I agree Fox has no respect for the US. 

Now, what was this National Anthem thing again?


----------



## wolverine318 (Oct 17, 2007)

that is pretty bad, but no different than the behavior of many people in the stands at the game...


----------



## Msguy (May 23, 2003)

Thumbs down all the way to FOX Sports. When FOX's MLB contract is up I hope Baseball leaves FOX Sports for good. I'd love to see baseball back on CBS or NBC.


----------



## Pete K. (Apr 23, 2002)

The Fox contract expires after the 2013 World Series. Fox has just announced those games will start at 11:35 p.m EDT in one final attempt to rid MLB of its last fan.


----------



## dcowboy7 (May 23, 2008)

Pete K. said:


> The Fox contract expires after the 2013 World Series. Fox has just announced those games will start at 11:35 p.m EDT in one final attempt to rid MLB of its last fan.


good 1 !! :lol:


----------



## Ken S (Feb 13, 2007)

Pete K. said:


> The Fox contract expires after the 2013 World Series. Fox has just announced those games will start at 11:35 p.m EDT in one final attempt to rid MLB of its last fan.


Yes, the attendance and financial records that MLB has been setting recently certainly show a lack of fans.

I'm not saying I like the late start times, but I can understand how fans of the Angels and Dodgers may also not be thrilled with their home games starting at 4PM


----------



## bjamin82 (Sep 4, 2007)

Any why does everyone think it's Fox's decision of game time?


----------



## wilbur_the_goose (Aug 16, 2006)

Pluheeze - they have freedom, right? Sure, it was disrespectful, but so are the 25% of folks in the stands that don't remove their caps.


----------



## fluffybear (Jun 19, 2004)

wilbur_the_goose said:


> Pluheeze - they have freedom, right? Sure, it was disrespectful, but so are the 25% of folks in the stands that don't remove their caps.


or the idiot who gets on the cell phone and tells his buddies he is one TV and then starts making a total a$$ of himself or the other idiot who has to do an imitation of Roseanne.


----------



## fluffybear (Jun 19, 2004)

Msguy said:


> Thumbs down all the way to FOX Sports. When FOX's MLB contract is up I hope Baseball leaves FOX Sports for good.
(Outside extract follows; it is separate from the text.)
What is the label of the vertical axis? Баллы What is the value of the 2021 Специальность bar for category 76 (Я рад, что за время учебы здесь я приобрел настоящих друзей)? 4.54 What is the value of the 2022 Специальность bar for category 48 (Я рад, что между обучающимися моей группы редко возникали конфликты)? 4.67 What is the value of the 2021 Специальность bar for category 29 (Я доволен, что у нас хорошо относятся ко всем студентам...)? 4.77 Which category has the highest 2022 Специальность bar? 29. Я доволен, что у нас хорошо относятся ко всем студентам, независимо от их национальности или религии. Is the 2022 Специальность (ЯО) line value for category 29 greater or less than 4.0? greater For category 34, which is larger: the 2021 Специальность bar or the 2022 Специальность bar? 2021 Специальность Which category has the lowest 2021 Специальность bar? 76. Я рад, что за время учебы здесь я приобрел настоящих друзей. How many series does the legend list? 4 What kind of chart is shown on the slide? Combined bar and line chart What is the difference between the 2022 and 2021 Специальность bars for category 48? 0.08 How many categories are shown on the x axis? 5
I'd love to see baseball back on CBS or NBC.


They weren't any better!

IMHO, CBS did a terrible job with Baseball when they had it.


----------



## spartanstew (Nov 16, 2005)

cweave02 said:


> And in Atlanta, it is the 'home of the BRAVES' there at the end.
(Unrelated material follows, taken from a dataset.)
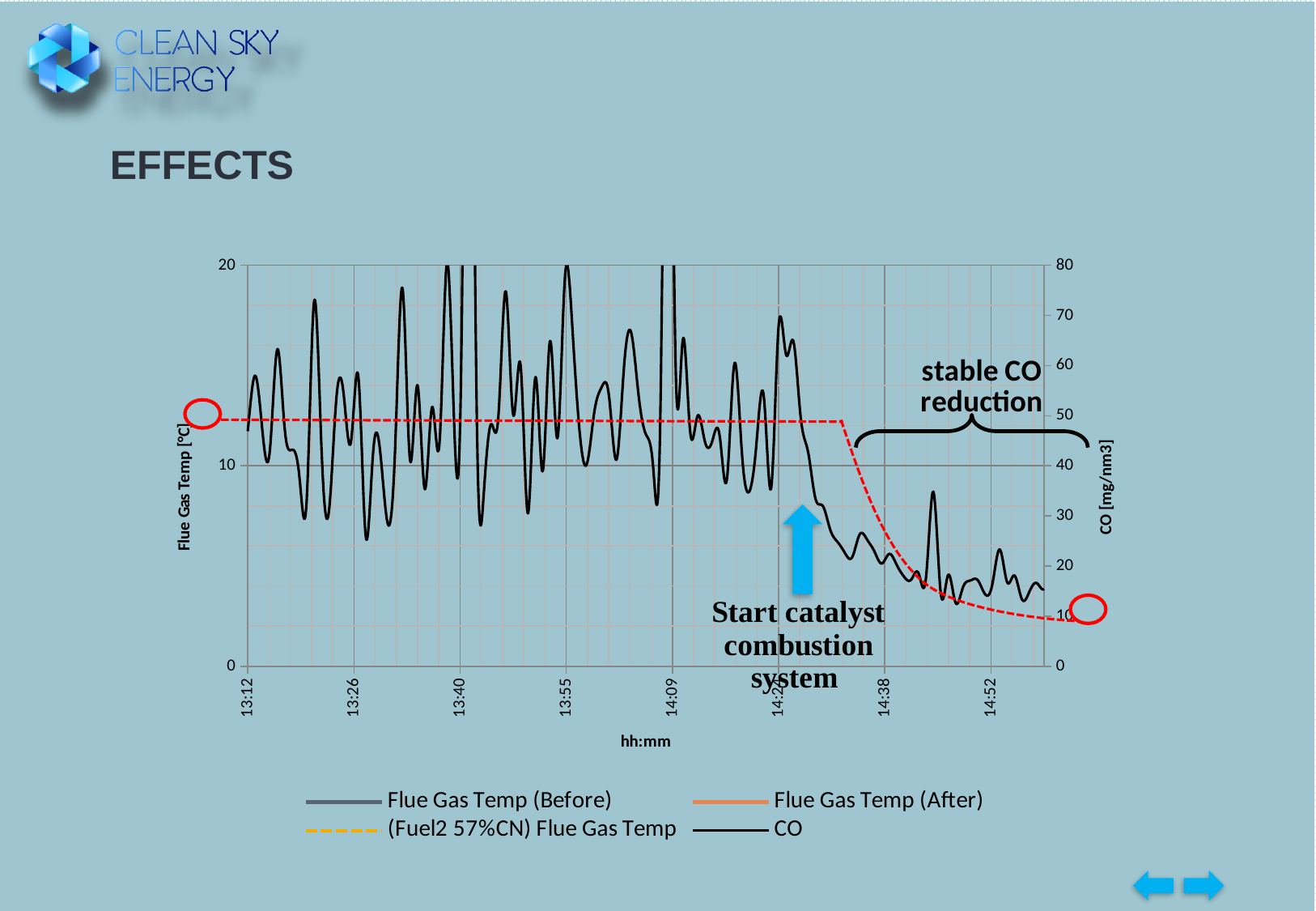
How many series does the legend list? 4 What is the title of the right-hand vertical axis? CO [mg/nm3] What event does the blue arrow annotation on the chart mark? Start catalyst combustion system Does the CO value rise or fall along the x axis between 14:23 and 14:52? fall Is the CO value at 14:52 greater or less than 40 mg/nm3? less Is the CO value at 14:52 greater or less than 10 mg/nm3? greater What kind of chart is shown on the slide? line chart Is the CO value at 14:38 greater or less than 40 mg/nm3? less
I'll never understand why Atlanta went with the Thrashers when they got their hockey team. The obvious choice was the Atlanta Freeze.

Not only is Freeze a cool name for a hockey team, but then they could have sung:

The Land of the Freeze and the Home of the Braves.


----------



## fluffybear (Jun 19, 2004)

spartanstew said:


> I'll never understand why Atlanta went with the Thrashers when they got their hockey team. The obvious choice was the Atlanta Freeze.
> 
> Not only is Freeze a cool name for a hockey team, but then they could have sung:
> 
> The Land of the Freeze and the Home of the Braves.


:lol:


----------



## paulman182 (Aug 4, 2006)

They probably don't have a mic on the performer(s) and think it would sound bad in the background, off-mic.

People call us here at the radio station and ask why we play commercials while the anthem is being sung. That's the reason, it will sound bad if we do let it on the air.


----------



## n3ntj (Dec 18, 2006)

1964 said:


> Thumbs down to Fox for allowing Ken Rosenthal to talk on field while the National Anthem is playing during Saturday's Cubs Cardinals game.


I would have made the title "Ken Rosenthal has no respect for the US". The director should have just cut his audio feed if he was talking during the anthem.


----------